George W. Bush and Tony Blair have committed international conspiracy to launch an aggressive war, subject to a future Nuremberg prosecution, says an analyst.
In a recently surfaced memo from the George W. Bush’s White House, former State Department counselor Philip Zelikow states that techniques used by American-led forces in Iraq and Afghanistan amount to ‘torture’ according to international law and domestic law.
Press TV has conducted an interview with Webster Griffith Tarpley, author and historian in Washington, to further discuss the issue. The following is a transcription of the interview.
[The previous guest speaker] Mr. Millet says that, basically, the United States is not responsible for any war crimes, had no intention of killing anyone in Iraq and, I guess, according to what he’s saying the numbers, really, are not so substantial. Your take on that, Mr.
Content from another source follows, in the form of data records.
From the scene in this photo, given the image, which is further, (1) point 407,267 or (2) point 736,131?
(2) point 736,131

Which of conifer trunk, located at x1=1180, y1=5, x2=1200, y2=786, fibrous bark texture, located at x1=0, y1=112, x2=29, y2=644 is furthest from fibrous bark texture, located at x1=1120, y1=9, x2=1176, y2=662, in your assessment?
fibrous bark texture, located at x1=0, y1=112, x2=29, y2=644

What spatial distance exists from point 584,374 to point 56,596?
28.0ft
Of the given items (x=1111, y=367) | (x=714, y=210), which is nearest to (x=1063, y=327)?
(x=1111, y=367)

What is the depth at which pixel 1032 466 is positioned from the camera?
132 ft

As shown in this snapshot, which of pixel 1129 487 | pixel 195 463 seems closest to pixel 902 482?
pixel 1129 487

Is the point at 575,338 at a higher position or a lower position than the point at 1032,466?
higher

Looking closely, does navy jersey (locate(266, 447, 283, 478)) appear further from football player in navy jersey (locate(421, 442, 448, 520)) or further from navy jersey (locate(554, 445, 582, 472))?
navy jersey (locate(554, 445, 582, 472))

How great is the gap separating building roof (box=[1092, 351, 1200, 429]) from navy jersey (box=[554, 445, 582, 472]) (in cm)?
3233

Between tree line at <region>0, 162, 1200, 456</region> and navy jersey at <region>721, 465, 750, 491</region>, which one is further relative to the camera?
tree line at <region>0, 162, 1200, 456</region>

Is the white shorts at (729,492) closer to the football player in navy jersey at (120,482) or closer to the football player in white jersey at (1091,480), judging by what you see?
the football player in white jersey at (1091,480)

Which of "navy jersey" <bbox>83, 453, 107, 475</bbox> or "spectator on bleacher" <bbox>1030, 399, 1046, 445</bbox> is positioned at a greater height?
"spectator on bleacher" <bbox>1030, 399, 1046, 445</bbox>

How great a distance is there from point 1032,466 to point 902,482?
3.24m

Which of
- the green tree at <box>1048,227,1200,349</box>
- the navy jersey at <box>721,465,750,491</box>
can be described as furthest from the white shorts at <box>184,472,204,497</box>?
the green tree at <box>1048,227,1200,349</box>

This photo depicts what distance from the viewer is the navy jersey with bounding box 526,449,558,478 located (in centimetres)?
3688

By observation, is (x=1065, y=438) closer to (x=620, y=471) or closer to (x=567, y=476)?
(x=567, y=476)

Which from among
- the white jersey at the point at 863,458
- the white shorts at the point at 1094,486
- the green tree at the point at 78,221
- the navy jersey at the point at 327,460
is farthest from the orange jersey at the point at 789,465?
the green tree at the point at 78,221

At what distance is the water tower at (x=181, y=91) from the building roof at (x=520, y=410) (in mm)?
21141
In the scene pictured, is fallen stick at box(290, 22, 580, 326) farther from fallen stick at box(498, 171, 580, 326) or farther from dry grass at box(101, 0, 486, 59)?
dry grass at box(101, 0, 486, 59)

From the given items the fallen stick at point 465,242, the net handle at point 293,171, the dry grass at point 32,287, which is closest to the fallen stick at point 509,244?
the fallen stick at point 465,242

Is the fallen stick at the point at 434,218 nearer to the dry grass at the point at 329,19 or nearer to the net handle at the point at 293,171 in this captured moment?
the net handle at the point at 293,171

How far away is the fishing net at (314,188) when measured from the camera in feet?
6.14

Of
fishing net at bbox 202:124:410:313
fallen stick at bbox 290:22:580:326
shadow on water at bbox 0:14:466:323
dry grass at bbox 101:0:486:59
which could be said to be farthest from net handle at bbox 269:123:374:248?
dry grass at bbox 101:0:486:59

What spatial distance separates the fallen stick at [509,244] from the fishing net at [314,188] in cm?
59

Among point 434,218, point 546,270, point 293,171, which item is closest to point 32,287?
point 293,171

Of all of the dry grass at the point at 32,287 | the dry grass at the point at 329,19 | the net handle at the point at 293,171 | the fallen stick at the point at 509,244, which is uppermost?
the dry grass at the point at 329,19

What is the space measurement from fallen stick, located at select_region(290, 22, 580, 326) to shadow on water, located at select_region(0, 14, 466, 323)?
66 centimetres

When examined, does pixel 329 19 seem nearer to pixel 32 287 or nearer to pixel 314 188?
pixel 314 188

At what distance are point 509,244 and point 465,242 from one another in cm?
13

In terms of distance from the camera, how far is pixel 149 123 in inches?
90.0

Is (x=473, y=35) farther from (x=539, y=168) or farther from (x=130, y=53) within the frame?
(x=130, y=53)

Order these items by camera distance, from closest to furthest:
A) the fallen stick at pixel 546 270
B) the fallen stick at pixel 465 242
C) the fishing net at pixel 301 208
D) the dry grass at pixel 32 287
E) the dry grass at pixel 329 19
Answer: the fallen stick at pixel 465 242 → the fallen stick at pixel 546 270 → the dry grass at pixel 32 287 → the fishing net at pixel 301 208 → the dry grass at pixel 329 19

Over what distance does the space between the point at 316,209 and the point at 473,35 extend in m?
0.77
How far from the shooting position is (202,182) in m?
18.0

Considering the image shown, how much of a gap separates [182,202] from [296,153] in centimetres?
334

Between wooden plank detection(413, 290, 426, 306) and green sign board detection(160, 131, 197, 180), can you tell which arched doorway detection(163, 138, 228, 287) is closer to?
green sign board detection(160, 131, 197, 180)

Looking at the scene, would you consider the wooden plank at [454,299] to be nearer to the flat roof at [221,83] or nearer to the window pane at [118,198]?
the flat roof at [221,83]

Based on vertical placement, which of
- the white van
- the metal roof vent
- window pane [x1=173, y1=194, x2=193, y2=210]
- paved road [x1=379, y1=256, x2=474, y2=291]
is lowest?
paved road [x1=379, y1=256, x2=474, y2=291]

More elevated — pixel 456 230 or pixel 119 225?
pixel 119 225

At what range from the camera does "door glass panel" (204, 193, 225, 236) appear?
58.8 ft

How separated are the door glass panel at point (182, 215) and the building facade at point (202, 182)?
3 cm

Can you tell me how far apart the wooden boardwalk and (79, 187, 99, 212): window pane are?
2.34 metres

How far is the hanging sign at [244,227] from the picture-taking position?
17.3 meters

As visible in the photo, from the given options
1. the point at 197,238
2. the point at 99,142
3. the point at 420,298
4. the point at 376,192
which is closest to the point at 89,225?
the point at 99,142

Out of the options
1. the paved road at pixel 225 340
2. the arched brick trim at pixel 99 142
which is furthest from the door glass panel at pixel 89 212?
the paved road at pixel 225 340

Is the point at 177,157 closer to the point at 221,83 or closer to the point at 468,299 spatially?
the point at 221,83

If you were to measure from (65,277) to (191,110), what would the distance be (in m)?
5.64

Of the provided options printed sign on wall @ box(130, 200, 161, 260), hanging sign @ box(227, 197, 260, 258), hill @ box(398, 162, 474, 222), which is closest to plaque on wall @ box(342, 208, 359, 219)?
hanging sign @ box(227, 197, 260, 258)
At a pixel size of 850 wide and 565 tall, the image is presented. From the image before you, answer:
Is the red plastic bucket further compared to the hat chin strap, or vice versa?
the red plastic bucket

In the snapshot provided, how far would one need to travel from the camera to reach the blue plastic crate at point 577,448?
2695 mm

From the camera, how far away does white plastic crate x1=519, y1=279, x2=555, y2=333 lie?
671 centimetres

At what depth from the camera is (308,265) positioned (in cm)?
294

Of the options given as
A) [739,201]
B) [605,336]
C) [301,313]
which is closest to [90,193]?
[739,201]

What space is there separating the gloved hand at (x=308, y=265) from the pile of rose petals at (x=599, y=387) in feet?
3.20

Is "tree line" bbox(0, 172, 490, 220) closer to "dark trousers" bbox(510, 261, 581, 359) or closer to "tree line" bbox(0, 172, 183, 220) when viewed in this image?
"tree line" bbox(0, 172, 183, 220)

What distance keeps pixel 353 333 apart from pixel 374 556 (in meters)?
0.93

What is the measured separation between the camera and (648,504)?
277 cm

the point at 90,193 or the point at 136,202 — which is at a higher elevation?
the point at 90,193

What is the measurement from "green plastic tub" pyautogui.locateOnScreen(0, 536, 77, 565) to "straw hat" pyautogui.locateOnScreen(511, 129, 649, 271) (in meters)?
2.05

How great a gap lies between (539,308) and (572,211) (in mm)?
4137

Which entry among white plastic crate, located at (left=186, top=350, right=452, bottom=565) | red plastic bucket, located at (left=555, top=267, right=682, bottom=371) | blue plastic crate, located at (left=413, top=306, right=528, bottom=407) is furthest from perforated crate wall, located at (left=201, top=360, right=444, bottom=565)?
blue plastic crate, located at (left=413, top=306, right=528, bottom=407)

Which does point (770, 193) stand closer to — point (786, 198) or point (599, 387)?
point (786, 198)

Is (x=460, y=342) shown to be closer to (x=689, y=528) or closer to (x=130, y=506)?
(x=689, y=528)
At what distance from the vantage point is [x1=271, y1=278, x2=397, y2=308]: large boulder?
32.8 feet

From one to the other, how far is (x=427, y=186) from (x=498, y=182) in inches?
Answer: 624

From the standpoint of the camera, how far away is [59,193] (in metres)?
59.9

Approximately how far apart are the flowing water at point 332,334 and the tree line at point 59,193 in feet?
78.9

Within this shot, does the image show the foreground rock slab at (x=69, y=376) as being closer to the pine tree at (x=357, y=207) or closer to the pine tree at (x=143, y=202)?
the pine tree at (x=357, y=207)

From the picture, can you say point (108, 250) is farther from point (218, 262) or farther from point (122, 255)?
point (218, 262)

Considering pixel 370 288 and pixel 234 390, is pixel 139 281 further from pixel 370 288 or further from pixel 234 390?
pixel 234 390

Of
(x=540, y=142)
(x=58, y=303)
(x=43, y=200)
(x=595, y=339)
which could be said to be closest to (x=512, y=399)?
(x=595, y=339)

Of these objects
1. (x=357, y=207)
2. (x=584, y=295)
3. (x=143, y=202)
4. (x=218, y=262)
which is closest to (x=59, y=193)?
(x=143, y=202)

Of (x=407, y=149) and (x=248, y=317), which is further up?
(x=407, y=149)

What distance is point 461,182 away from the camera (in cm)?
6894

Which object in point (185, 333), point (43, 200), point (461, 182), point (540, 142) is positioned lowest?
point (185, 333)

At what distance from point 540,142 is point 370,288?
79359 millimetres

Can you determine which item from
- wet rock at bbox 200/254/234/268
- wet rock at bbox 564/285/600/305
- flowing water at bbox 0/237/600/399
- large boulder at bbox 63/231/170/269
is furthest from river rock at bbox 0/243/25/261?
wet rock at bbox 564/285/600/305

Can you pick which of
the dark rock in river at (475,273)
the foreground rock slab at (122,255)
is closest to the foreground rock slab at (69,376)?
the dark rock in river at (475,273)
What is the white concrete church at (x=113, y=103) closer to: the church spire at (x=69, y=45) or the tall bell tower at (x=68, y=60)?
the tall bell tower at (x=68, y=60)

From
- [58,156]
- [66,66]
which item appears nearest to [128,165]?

Tarpley.
Well, I have to disagree with that. It’s just during the time of the so-called economic sanctions during the 1990s - it’s between 1 million and 1.5 million people died in Iraq with sanctions that extended to food.
You remember Madeleine Albright was asked if that kind of a death toll was worth it for democracy? And Madeleine Albright, today the head for the wonderful National Endowment for Democracy, the National Democratic Institute part that brings you [freedom for tomorrow], said, yes, that death toll is worth it.
Then, after the invasion in 2003, it’s certainly another 1 million to 1.5 million. So, we’re getting up to Second World War proportions. I think that the matter of intent is clear.
The Nuremberg Precedent is international conspiracy to launch aggressive war. Bush, Tony Blair and some others, they fill the bill. So that would be the subject of some future Nuremberg prosecution.
I wonder if you’re interested in this question now that just came up, though, the problem of why the state department is publishing this memo at the present time? This is obviously politically timed.
Here in Washington we’re going to have in Guantanamo concentration camp, in Cuba, the trial of Khalid Sheik Mohamad Ramzi bin al-Shibh and a couple of others. They’ve all been water boarded, repeatedly. And this was clearly, everybody knew, a violation of the Geneva Convention, a war crime.
At the same time, we have some people now who want to separate their political careers from that. The State Department that chose to release this now is obviously interested in saying, ‘oh, don’t look at us - we’re not part of water boarding, we’re not war criminals here at the State Department’; although they are.
Then we’ve got Philip Zelikow who’s the author of the memorandum, who was interviewed in The Guardian
. Philip Zelikow was happy to be interviewed. I think he could either be Secretary of State or UN ambassador in a Romney administration coming up. So he wants you to be reminded that he’s not part of this water boarding, war crimes creek.
The time is now coming for this counter [new court] in Guantanamo Bay which is politically motivated also because Obama wants to profile himself as tough on terrorism; that means likely people like Ashcroft, Gonzales, Yoo, Bybee, Haines, Addington, many others, who really are suspect of war crimes.
We had the Garz?n prosecution in Spain which seems to have essentially broken down. And then there was Moreno-Ocampo - but everyone knows Moreno-Ocampo is servant of the US imperialism and he’ll never touch it.
Your take [on US democracy - defined as being free of starting wars].
The United States is a plutocracy or an oligarchy, and that ought to be clear. And the current American foreign policy is to sabotage economic development.
Wherever there’s a pipeline: be it in Burma, Myanmar; be it the TAPI, Turkmenistan, Afghanistan, Pakistan, India; be it the Iran, Pakistan, India or China; wherever there’s peaceful economic development that involves access to oil and other raw materials, the US is there with what I consider a lunatic foreign policy, of attempting to sabotage economic development, great projects, and infrastructure.
Wherever they’re found, with the idea that the US has to sabotage these things because the US has nothing to contribute to them, and you had a [working system] in Iran, Pakistan, India, to justify the entire region, the US would have no role.
Do you think that we would see George W. Bush and Tony Blair actually standing in a court for war crimes?